Experts call for deeper understanding of diversity in ASEAN

BY By Mao Li | 08-30-2013
Chinese Social Sciences Today

 

Chinese Foreign Minister Wang Yi addresses the opening ceremony of the High-Level Forum on the 10th Anniversary of China-ASEAN Strategic Partnership held in Bangkok, Thailand, on Aug. 2, 2013.

Xinhua

 

On August 2, China’s Foreign Minister Wang Yi met with representatives from the ASEAN for the High-Level Forum on the 10th Anniversary of China-ASEAN strategic partnership in Bangkok, Thailand.

 

Reflecting on the past decade of China-ASEAN relations, CSST has spoken with several leading scholars on the achievements of this partnership and its prospects for the next decade and beyond.

 

Good neighborly relations

 

“ASEAN is the first regional organization that China has established strategic partnership with, and China is the first nation that ASEAN has established such partnership with,” noted Xu Liping, a research fellow from the National Institute of International Strategy at the Chinese Academy of Social Sciences (CASS). Xu asserted that as a “10+1” pattern, the China-ASEAN strategic partnership sets a good example for cooperation throughout East Asia.

 

Zhang Yunling, a member of CASS’s Presidium of Academic Divisions and director of its Academic Division of International Studies, listed three major accomplishments of the China-ASEAN strategic partnership: cooperation within Asia has been elevated to a higher level, trade relations between China and ASEAN have grown even further, and the partnership has acted as a stabilizing and pacifying influence on the situation in the South China Sea. Elaborating on this last point, Zhang said that the Declaration on the Code of Conduct of Parties in the South China Sea, signed by China and all of the ASEAN members, has demonstrated the signatories’ desire to maintain peace and stability in the South China Sea. The document stipulates clearly that members will seek peaceful resolution to specific, individual controversies or disputes through friendly consultation and negotiation.

 

Cao Yunhua, director of the School of International Studies and the executive director of the Academy of Overseas Chinese Studies at Jinan University, asserted that China and ASEAN are actively striving toward a relationship defined by partnership, friendship and good neighborliness. In addition to the regular dialogs and negotiations the two sides have held, Cao noted China and Thailand’s cooperation on national defense affairs, and China’s cooperation with its neighboring countries in combating terrorism and drug-trafficking. China and Thailand’s cooperation has strengthened mutual trust and dispelled doubts, while China and other ASEAN member states have made some breakthroughs on non-traditional security issues, he said.

 

Increased regional economic integration

 

Since the establishment of their strategic partnership, China and the ASEAN economies have become increasingly integrated. In 2002, the year before the partnership, ASEAN member states’ actual investment in China totaled $3.26 billion; while by 2012, investment had more than doubled, reaching $7.1 billion. China, in turn, constitutes ASEAN’s biggest source of foreign investment, with cumulative investment in ASEAN countries reaching nearly $30 billion by the end of June 2013.

----

EXERCISES:
A. Retype the article on China-ASEAN relations word for word, starting at "On August 2, China’s" and ending after "throughout East Asia.".
B. Answer these questions using the article on China-ASEAN relations:
(i) In which city was the High-Level Forum on the 10th Anniversary of China-ASEAN Strategic Partnership held?
(ii) At which institute is Xu Liping a research fellow?
(iii) What did ASEAN member states' actual investment in China reach by 2012?

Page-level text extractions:
----

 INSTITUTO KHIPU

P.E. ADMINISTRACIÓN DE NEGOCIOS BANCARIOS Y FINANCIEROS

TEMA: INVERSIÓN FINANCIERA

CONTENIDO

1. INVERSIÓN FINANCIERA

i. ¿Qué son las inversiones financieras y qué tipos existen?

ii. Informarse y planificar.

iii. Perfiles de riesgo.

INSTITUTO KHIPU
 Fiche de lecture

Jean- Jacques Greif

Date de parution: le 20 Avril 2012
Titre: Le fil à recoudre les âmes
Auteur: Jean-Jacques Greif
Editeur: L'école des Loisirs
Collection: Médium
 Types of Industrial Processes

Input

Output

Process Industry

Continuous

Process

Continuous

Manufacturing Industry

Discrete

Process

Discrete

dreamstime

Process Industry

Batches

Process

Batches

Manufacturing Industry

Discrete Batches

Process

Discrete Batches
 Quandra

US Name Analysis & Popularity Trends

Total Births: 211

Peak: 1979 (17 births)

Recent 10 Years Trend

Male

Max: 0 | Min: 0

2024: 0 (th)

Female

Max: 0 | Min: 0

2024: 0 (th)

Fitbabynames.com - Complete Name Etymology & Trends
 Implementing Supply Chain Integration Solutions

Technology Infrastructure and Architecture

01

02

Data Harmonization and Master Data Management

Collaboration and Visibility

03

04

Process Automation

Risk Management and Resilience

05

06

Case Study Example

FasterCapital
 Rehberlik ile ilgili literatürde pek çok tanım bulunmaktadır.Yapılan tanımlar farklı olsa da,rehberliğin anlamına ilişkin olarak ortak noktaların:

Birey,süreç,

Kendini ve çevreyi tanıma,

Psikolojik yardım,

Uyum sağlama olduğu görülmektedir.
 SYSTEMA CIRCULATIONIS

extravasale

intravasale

----

SOLUTIONS FOR EACH TASK:
A.
On August 2, China’s Foreign Minister Wang Yi met with representatives from the ASEAN for the High-Level Forum on the 10th Anniversary of China-ASEAN strategic partnership in Bangkok, Thailand.

 

Reflecting on the past decade of China-ASEAN relations, CSST has spoken with several leading scholars on the achievements of this partnership and its prospects for the next decade and beyond.

 

Good neighborly relations

 

“ASEAN is the first regional organization that China has established strategic partnership with, and China is the first nation that ASEAN has established such partnership with,” noted Xu Liping, a research fellow from the National Institute of International Strategy at the Chinese Academy of Social Sciences (CASS). Xu asserted that as a “10+1” pattern, the China-ASEAN strategic partnership sets a good example for cooperation throughout East Asia.

B.
(i) Bangkok, Thailand
(ii) The National Institute of International Strategy at the Chinese Academy of Social Sciences (CASS)
(iii) $7.1 billion